What can be done about the load spikes?

Hi all. I've been a Linode customer for about a year and a half now. I've experienced load spikes of varying severity pretty much the entire time; I started on host5 which had them very consistently at a certain time of the night (due to that host being set up before caker's scripts were moving crontab jobs around), then I was moved to host31 when that host was available. Both are Linode64 hosts. I've seen a steady increase in the load spikes on host31 over the past 6 months and it's getting a bit unbearable. My munin graphs show a load spike of greater than 3 (I've found that a load spike of 3 or above renders the machine effectively unuseable; between 2 and 3 the spike slows the machine down but it is still basically useable) about 2 - 3 times per day on average.

My subjective experience mirrors this too - I'd say once every couple of days I happen to be trying to do something with my Linode at the time of a spike and I find that my Linode is effectively unreachable.

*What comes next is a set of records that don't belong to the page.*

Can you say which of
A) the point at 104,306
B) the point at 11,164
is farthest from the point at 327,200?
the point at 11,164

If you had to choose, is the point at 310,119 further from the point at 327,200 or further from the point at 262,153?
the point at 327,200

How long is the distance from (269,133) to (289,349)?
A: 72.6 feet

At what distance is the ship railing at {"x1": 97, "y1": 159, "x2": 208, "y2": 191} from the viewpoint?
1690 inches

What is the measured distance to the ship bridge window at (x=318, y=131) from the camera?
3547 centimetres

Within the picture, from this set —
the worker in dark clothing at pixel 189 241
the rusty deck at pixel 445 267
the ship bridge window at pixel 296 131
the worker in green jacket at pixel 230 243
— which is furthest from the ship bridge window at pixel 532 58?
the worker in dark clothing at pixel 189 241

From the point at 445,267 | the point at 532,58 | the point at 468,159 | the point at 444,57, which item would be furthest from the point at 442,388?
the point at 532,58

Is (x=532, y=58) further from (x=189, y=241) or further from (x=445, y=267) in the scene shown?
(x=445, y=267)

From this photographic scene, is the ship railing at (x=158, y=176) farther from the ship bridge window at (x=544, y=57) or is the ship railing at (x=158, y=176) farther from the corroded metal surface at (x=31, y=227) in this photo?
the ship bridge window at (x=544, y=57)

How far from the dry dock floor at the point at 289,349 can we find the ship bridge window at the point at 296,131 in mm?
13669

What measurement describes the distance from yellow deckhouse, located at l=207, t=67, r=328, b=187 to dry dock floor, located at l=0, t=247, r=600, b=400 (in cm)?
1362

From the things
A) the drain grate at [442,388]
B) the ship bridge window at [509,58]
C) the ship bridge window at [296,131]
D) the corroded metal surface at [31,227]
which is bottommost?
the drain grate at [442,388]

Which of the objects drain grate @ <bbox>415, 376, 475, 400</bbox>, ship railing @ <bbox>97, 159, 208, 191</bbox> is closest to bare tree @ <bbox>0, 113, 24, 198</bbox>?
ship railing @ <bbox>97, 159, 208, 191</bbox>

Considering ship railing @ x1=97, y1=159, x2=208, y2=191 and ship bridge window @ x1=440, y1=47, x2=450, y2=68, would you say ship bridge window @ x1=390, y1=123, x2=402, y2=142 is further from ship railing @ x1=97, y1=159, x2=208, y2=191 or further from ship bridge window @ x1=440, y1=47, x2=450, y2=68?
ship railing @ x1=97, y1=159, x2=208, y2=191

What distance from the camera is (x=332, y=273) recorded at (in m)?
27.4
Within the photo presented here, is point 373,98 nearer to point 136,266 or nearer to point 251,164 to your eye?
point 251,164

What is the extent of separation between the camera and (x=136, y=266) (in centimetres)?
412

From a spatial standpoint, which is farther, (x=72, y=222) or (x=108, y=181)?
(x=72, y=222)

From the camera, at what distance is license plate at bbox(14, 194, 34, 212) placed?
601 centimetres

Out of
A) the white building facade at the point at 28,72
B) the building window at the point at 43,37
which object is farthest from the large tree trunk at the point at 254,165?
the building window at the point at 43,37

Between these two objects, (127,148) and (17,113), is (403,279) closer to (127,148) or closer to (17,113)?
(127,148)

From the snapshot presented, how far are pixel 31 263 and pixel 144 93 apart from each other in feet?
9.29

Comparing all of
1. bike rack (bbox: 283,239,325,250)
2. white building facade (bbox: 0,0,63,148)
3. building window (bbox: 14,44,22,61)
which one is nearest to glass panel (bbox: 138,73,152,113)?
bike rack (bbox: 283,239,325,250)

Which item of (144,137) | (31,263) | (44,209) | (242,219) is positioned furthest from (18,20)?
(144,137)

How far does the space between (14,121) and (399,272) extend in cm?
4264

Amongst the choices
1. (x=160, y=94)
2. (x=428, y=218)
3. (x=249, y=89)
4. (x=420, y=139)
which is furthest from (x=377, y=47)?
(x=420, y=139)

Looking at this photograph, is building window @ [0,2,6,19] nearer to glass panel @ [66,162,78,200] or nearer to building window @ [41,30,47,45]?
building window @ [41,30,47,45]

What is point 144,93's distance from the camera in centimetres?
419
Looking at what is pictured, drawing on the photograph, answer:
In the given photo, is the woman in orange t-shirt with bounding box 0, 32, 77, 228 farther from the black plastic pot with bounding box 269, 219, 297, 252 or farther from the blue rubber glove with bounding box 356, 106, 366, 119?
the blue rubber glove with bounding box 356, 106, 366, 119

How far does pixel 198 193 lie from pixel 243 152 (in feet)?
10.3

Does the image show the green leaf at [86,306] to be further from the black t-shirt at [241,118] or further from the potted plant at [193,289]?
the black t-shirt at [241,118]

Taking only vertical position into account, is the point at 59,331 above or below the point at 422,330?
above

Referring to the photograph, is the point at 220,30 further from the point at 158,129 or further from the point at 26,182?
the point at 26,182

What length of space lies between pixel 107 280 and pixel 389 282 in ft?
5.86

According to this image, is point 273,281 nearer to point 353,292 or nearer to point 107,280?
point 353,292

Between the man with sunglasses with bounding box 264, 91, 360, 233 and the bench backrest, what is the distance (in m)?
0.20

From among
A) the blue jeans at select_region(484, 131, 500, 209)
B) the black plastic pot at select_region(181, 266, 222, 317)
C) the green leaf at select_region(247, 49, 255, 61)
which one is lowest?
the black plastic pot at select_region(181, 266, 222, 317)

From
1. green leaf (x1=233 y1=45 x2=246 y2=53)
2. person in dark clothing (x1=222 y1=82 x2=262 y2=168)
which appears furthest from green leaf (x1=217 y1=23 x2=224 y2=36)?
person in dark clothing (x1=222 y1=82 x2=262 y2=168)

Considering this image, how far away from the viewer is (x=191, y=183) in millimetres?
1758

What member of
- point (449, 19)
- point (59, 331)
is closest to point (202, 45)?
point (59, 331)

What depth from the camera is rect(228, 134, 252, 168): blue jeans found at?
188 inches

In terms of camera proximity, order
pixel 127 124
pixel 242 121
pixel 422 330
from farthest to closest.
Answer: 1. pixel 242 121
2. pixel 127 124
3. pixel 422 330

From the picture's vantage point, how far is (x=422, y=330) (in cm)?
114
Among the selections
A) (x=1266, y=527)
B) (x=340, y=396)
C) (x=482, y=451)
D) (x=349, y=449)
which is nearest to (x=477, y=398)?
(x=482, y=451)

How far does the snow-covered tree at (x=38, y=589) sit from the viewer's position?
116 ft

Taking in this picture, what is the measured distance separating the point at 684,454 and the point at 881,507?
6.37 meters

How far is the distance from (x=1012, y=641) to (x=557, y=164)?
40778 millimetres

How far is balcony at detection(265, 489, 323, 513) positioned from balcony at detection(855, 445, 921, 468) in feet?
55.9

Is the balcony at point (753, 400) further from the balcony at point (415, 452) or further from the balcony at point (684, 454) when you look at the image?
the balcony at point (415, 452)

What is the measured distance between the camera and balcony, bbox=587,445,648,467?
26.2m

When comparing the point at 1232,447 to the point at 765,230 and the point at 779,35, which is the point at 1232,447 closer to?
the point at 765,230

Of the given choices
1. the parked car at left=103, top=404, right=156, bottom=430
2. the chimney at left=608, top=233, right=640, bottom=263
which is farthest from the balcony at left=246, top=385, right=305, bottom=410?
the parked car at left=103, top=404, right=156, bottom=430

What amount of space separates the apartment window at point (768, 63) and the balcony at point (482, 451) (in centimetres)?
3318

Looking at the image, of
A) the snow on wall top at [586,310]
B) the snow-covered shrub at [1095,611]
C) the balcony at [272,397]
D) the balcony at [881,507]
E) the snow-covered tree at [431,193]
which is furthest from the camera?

It's basically the equivalent in effect to a network outage several times a day every day. If there were a network outage at the data center this frequently, the terms of service would indicate that a rebate is in order. These load spikes have the same effect but apparently don't invoke the same terms of service.

I'm trying to figure out what the best hope of avoiding these spikes is. I have watched my Linode's performance for several months and have found that my host has used io tokens only a couple of times - and never gone below 50% io tokens available (except on the once or twice that I tested the io token functionality by purposely running the io token count down). So it's not my Linode that is causing the load spikes, which are generally acknowledged to be due to one or more Linodes on the host hammering the disk. Unless - maybe the load spikes are sometimes just a natural consequence of 30+ Linodes all doing a bit more io than normal at the same time, but not enough for any of them to start using io tokens?

Would it be possible to tune a host to have an even stricter io token limit? One that is more tuned to hosts which are mostly idle (my Linode is basically just a web server and mail server and uses very little resources)? If so, I would gladly move to that host if it meant a slightly slower overall performance but a reduction (elimination hopefully) of the load spikes.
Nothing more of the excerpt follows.